Here’s a question that we should all be asking of both the provincial government and the turbine manufacturers/suppliers/installers/supporters.
Exactly how much net power do these turbines actually produce?
Believe it or not, it seems that that single question has never been satisfactorily answered, and by all accounts probably never will be.
Turbines have a “plated” capacity, the theoretical maximum that the unit can produce.
Most newer turbines are in the 2 to 2.5 MW range (I stand to be corrected if some of the figures here are a little incorrect).
However, the figure we’re interested in is based on the Capacity Factor, usually stated as being in the range of 15 to 35 per cent, with 20 to 25 per cent being considered the norm.
So, if a 20 CF is applied, a 2 MW turbine actually produces only about 400kW.
Getting the idea? But that’s not the end of it.
We now have to consider how much power the turbine actually consumes for its own needs, and yes, turbines do use power themselves and that’s the part that we’ll never hear about.
Ironic isn’t it?
Power is needed to set the blades, adjust the yaw (turn the head so that it’s pointing in the correct direction), run the instrumentation, and in cold climates like ours, to heat the blades to prevent ice formation.
Keep in mind that turbine blades are designed like aircraft wings and yacht sails – they need to be ice-free to provide the equivalent of “lift”.
And there are likely other power requirements too.
All-in-all, estimates seem to point at best to an overall net output of around eight per cent of the “plated” capacity.

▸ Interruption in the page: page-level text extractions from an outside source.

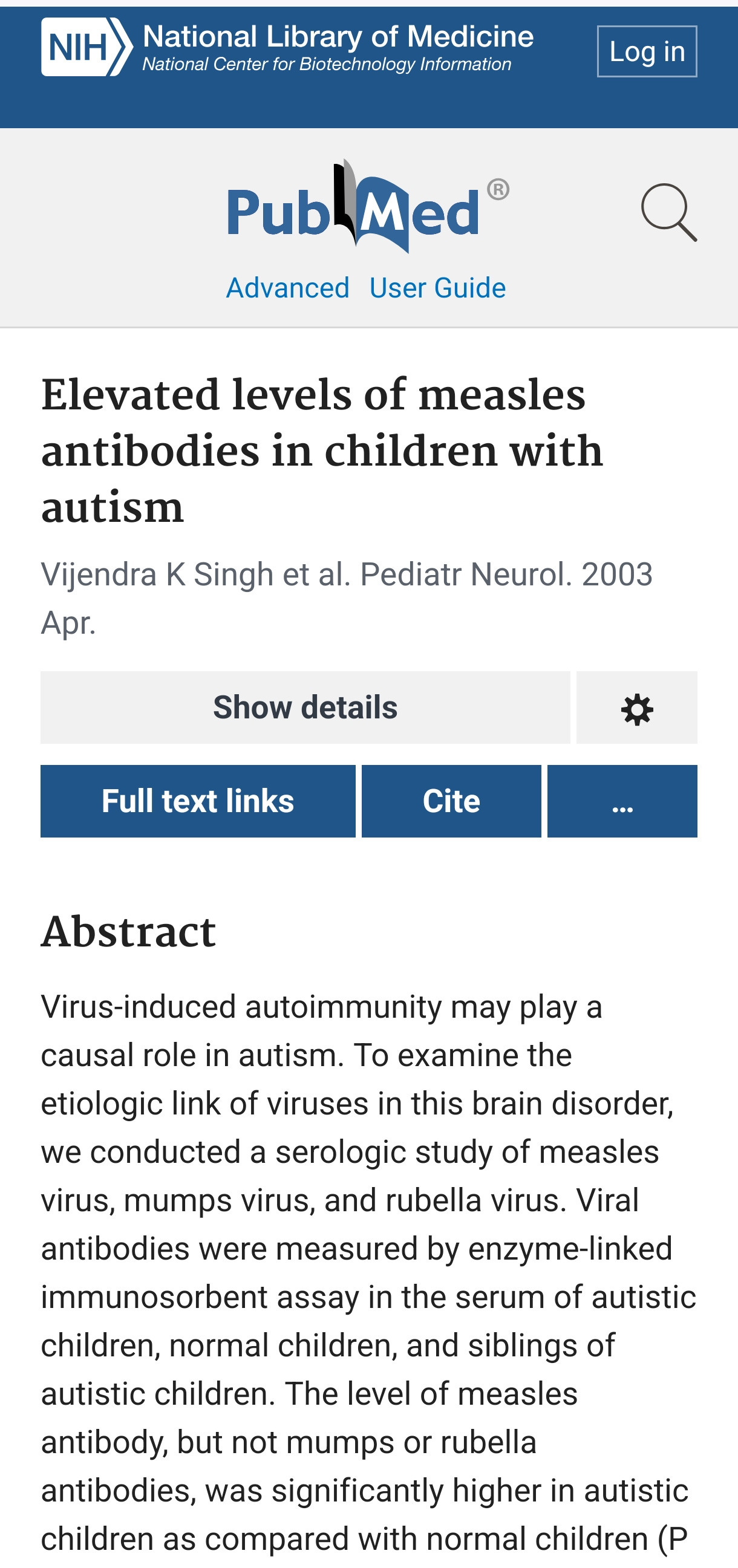 NIH National Library of Medicine
National Center for Biotechnology Information

Log in

PubMed®

Advanced User Guide

Elevated levels of measles antibodies in children with autism

Vijendra K Singh et al. Pediatr Neurol. 2003 Apr.

Show details

Full text links Cite ...

Abstract

Virus-induced autoimmunity may play a causal role in autism. To examine the etiologic link of viruses in this brain disorder, we conducted a serologic study of measles virus, mumps virus, and rubella virus. Viral antibodies were measured by enzyme-linked immunosorbent assay in the serum of autistic children, normal children, and siblings of autistic children. The level of measles antibody, but not mumps or rubella antibodies, was significantly higher in autistic children as compared with normal children (P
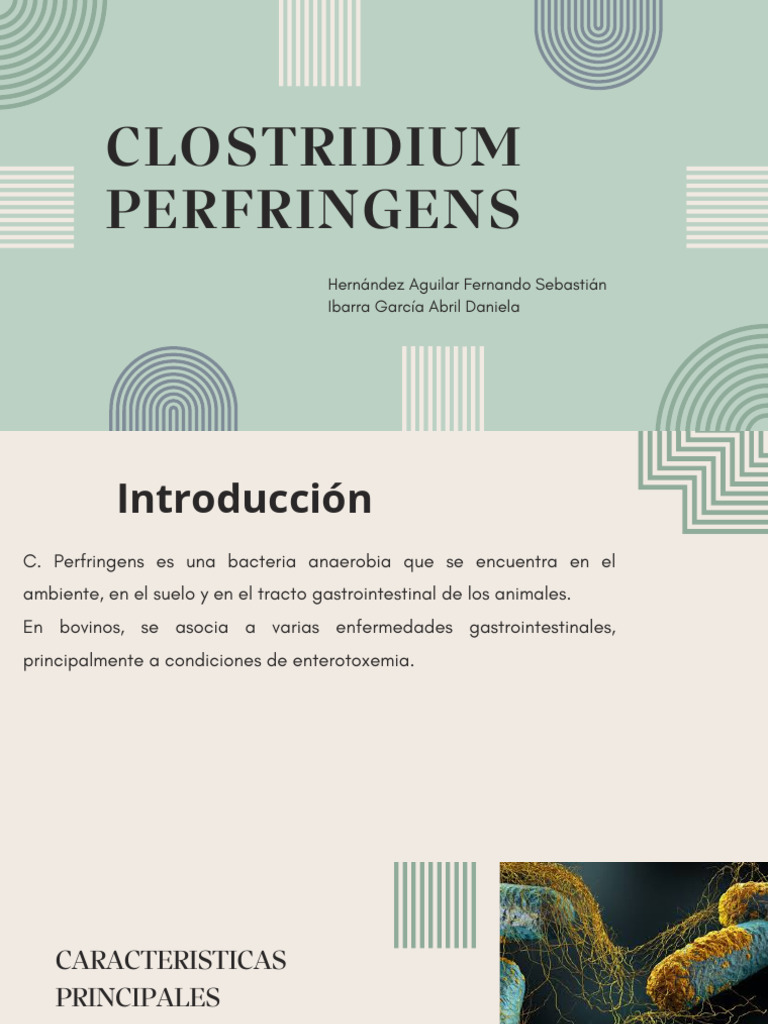 CLOSTRIDIUM PERFRINGENS

Hernández Aguilar Fernando Sebastián
Ibarra García Abril Daniela

Introducción

C. Perfringens es una bacteria anaerobia que se encuentra en el ambiente, en el suelo y en el tracto gastrointestinal de los animales.
En bovinos, se asocia a varias enfermedades gastrointestinales, principalmente a condiciones de enterotoxemia.

CARACTERISTICAS PRINCIPALES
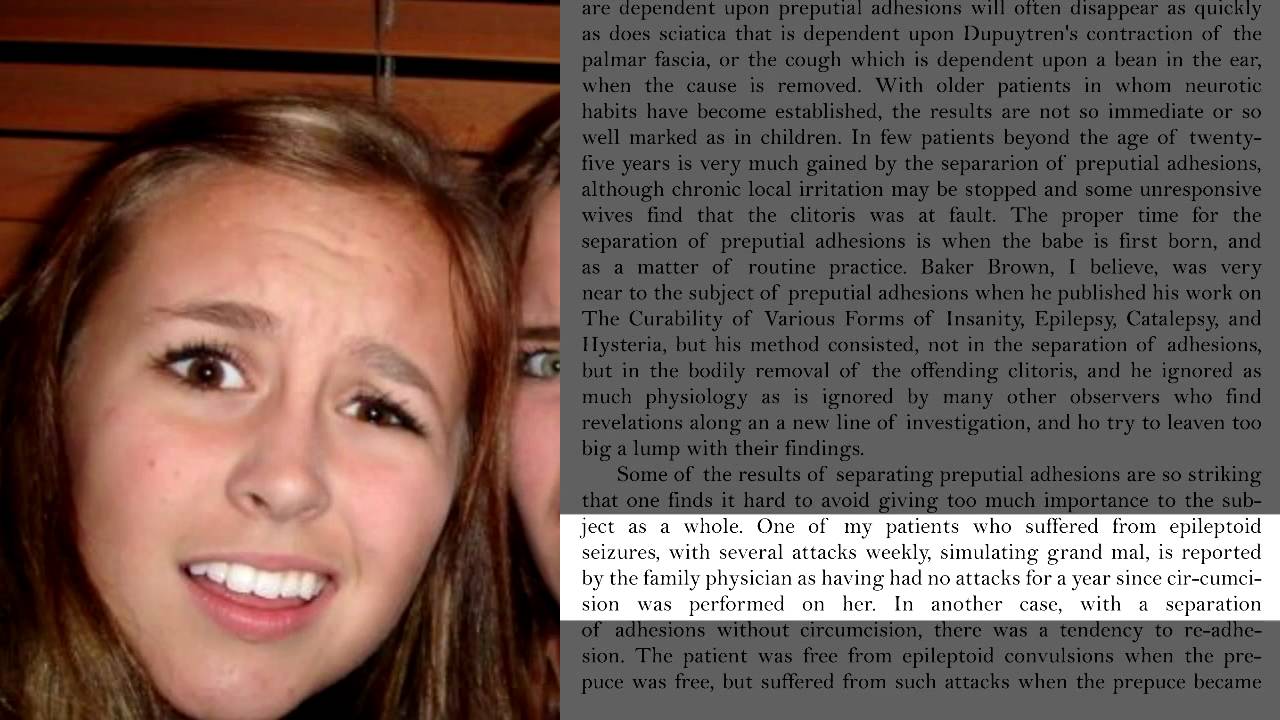 are dependent upon preputial adhesions will often disappear as quickly as does sciatica that is dependent upon Dupuytren's contraction of the palmar fascia, or the cough which is dependent upon a bean in the ear, when the cause is removed. With older patients in whom neurotic habits have become established, the results are not so immediate or so well marked as in children. In few patients beyond the age of twenty-five years is very much gained by the separarion of preputial adhesions, although chronic local irritation may be stopped and some unresponsive wives find that the clitoris was at fault. The proper time for the separation of preputial adhesions is when the babe is first born, and as a matter of routine practice. Baker Brown, I believe, was very near to the subject of preputial adhesions when he published his work on The Curability of Various Forms of Insanity, Epilepsy, Catalepsy, and Hysteria, but his method consisted, not in the separation of adhesions, but in the bodily removal of the offending clitoris, and he ignored as much physiology as is ignored by many other observers who find revelations along an a new line of investigation, and ho try to leaven too big a lump with their findings.

Some of the results of separating preputial adhesions are so striking that one finds it hard to avoid giving too much importance to the subject as a whole. One of my patients who suffered from epileptoid seizures, with several attacks weekly, simulating grand mal, is reported by the family physician as having had no attacks for a year since cir-cumcision was performed on her. In another case, with a separation of adhesions without circumcision, there was a tendency to re-adhesion. The patient was free from epileptoid convulsions when the prepuce was free, but suffered from such attacks when the prepuce became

So that 2 MW unit is providing us a paltry 160 kW of power, enough for only eight to 10 average homes.
As a footnote, you’ve probably seen the single turbine in Toronto’s Exhibition Grounds – according to local residents that (and another like it at the Picekring GS) are probably not producing power at all – they are simply show-pieces being driven by motors.
They always point in the same direction and the blades are almost always turning, in an area not known for high winds.
It’ll be interesting to see what responses, if any, this produces.